Amnesty International Calls on UK Government to Investigate «Hostage-Taking» of Nazanin Zaghari

Amnesty International has called on the UK government to investigate Iranian officials suspected of committing the «crime of hostage-taking» against Nazanin Zaghari, an Iranian-British national.

The human rights organization stated on Wednesday, June 1st, in a statement based on an analytical report, that it also called on the UK government to request the «extradition» of these Iranian officials if «sufficient evidence exists» to try them in fair courts.

Amnesty International, citing Nazanin Zaghari’s detention and her release in March 2022 «in exchange for Britain’s payment of 393.8 million pounds», stated that «Iranian officials, by detaining Nazanin Zaghari-Ratcliffe», in relation to their longstanding dispute with Britain over a debt, «committed the crime of hostage-taking» and «this crime should not go unpunished.”

Diana Al-Tahawi, Deputy Director for the Middle East and North Africa at Amnesty International, also said in this regard: “Iranian authorities deliberately and shamelessly deprived Nazanin Zaghari Ratcliffe of her freedom and, using fabricated security charges and fake judicial proceedings, pressured the British government to repay its debts to Iran.”

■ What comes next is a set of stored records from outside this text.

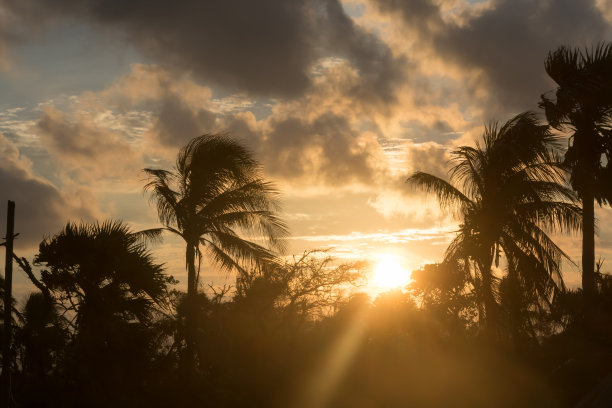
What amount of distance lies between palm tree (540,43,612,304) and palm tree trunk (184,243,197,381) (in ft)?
40.4

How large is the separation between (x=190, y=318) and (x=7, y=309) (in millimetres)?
6170

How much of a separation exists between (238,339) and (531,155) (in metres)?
10.9

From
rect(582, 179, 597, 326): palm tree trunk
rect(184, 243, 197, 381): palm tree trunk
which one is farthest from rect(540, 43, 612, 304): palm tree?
rect(184, 243, 197, 381): palm tree trunk

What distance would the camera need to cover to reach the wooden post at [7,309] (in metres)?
17.2

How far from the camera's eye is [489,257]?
76.8 feet

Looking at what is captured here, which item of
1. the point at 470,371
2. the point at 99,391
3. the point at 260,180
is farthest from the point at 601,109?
the point at 99,391

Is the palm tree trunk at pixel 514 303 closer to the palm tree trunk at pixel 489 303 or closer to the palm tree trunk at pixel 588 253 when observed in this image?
the palm tree trunk at pixel 489 303

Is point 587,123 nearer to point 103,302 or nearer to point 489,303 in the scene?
point 489,303

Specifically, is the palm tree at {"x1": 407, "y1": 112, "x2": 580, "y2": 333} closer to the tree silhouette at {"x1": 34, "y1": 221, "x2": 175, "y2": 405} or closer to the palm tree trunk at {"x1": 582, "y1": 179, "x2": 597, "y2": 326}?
the palm tree trunk at {"x1": 582, "y1": 179, "x2": 597, "y2": 326}

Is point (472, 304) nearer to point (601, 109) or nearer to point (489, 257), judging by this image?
point (489, 257)

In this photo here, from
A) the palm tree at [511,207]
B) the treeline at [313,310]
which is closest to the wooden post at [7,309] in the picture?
the treeline at [313,310]

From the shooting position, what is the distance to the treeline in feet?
64.2

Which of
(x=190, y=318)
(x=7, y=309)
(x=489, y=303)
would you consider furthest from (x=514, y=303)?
(x=7, y=309)

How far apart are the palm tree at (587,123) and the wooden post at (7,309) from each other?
16308 mm
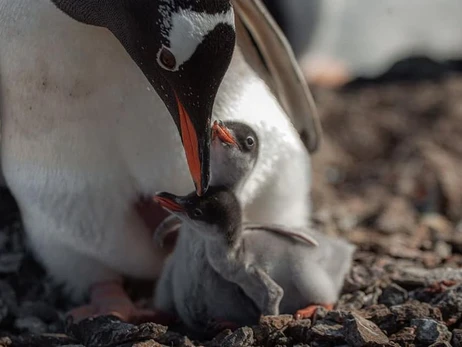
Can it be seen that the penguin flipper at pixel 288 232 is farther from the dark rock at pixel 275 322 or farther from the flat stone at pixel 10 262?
the flat stone at pixel 10 262

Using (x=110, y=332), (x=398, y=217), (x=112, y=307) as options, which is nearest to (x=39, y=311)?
(x=112, y=307)

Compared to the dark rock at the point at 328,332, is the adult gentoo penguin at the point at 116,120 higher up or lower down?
higher up

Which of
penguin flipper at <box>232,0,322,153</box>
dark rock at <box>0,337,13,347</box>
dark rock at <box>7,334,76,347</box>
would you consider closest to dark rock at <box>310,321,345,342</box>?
dark rock at <box>7,334,76,347</box>

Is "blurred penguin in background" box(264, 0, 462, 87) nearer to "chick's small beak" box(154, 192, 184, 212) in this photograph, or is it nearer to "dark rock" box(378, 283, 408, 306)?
"dark rock" box(378, 283, 408, 306)

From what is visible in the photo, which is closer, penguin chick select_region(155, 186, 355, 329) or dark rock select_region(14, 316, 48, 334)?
penguin chick select_region(155, 186, 355, 329)

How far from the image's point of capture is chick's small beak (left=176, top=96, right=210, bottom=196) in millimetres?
2156

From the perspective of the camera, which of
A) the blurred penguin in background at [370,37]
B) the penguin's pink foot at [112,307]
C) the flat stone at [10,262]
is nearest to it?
the penguin's pink foot at [112,307]

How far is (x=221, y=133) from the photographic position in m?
2.26

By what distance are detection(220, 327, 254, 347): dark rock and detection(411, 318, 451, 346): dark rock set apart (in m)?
0.38

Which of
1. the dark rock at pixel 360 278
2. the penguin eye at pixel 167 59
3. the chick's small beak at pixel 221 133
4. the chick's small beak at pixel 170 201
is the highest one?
the penguin eye at pixel 167 59

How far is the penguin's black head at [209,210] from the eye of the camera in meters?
2.29

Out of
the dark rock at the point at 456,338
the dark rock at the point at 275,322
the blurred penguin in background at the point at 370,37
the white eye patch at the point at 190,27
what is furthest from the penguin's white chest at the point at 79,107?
the blurred penguin in background at the point at 370,37

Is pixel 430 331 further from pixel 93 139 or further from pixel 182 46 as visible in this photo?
pixel 93 139

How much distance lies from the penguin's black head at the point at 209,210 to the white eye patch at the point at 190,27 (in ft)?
1.28
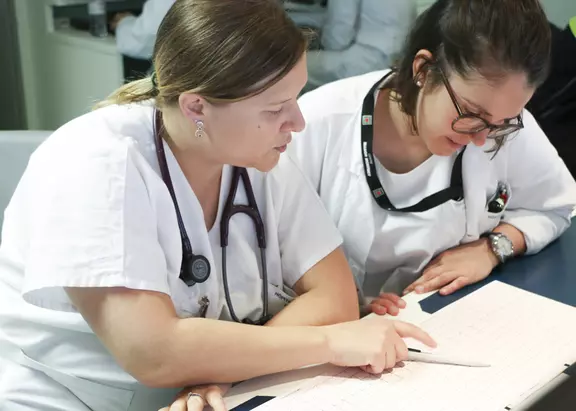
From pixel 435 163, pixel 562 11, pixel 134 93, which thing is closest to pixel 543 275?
pixel 435 163

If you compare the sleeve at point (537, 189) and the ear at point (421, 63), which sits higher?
the ear at point (421, 63)

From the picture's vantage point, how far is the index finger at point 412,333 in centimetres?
112

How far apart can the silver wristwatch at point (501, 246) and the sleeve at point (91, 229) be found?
803 millimetres

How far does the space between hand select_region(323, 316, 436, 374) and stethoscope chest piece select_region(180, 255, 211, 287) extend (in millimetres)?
221

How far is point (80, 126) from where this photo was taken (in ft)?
3.45

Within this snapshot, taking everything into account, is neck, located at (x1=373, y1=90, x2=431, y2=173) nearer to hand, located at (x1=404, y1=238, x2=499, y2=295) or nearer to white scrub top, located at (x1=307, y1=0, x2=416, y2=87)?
hand, located at (x1=404, y1=238, x2=499, y2=295)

Nazanin Zaghari stated in a recent interview that officials of the Islamic Revolutionary Guards Corps forced her, before her release and while exiting Iran at the airport, to sign a text of «false confession» regarding «spying».

She signed these confessions in the presence of a representative from the British government and said that if she had not signed it, she would not have been able to board the plane.

The Islamic Republic of Iran arrested Nazanin Zaghari at Tehran airport in April 2016 on charges of «spying». Ms. Zaghari was sentenced to prison in court on charges of conspiracy to overthrow the Iranian government. This was while Iran’s judiciary, in 2021, when Nazanin Zaghari’s five-year sentence was nearing completion, convicted her of new charges to an additional year in prison.

Zaghari, along with another dual-national prisoner named Anoosheh Ashoori, was released last March after Britain repaid its old debt to Iran and both returned to British soil.

The aforementioned debt relates to a contract that Iran signed with Britain before the revolution to purchase Chieftain tanks, but which was not implemented after the revolution.

Human rights advocates say the Islamic Republic uses the detention of foreign nationals and dual-nationals to «extort» money from Western countries.